Wednesday, January 7, 2009

Just Say No (to the BCS)

I was going to write a post about all the fallacies behind the BCS system, foremost among them the prominence of the sham that is the coaches' poll (Does Urban Meyer have a solid opinion on whether TCU is a better or worse team than Virginia Tech? Goodness knows that if he does, that's hardly what Florida is paying him for) and the simply ridiculous restriction on the computer rankings disallowing any margin-of-victory component.

Fortunately, however, Bill James has done my work for me. Money quote: "The only role that the computer rankings play in this is that they're there to take the fall when the system doesn't work—and it doesn't work most of the time."

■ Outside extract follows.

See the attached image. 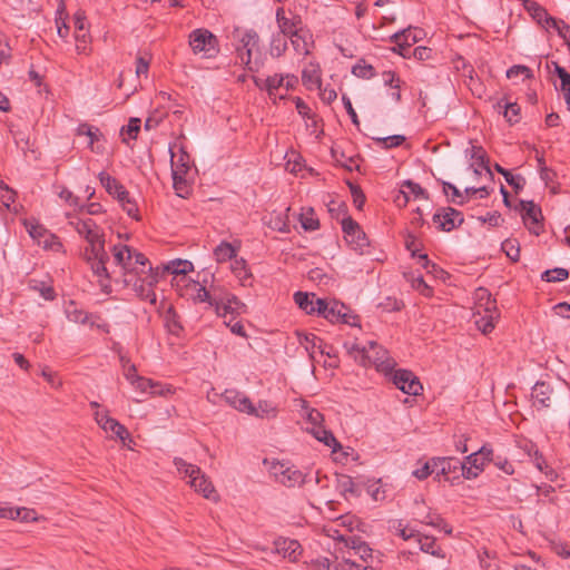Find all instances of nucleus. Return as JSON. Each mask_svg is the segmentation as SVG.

And here's why the system doesn't work most of the time: It can't. There is no way that in a normal season any system, algorithm, or panel can identify the two teams most worthy of playing for the national championship, because in most seasons at least three and sometimes five teams have equally-valid claims to a title-game berth. The only times a solid one-versus-two is possible is when a "working" system is not needed: Think Southern California and Texas in 2005, or Miami and Ohio State in 2002. When there is controversy (Auburn/USC/Oklahoma in 2004 as just one example), the system is bound to fail. Consistently identifying the Annointed Two is something the BCS, regardless of its setup, just cannot do. And no wrangling over the relative values of opinion polls and computer rankings can change that.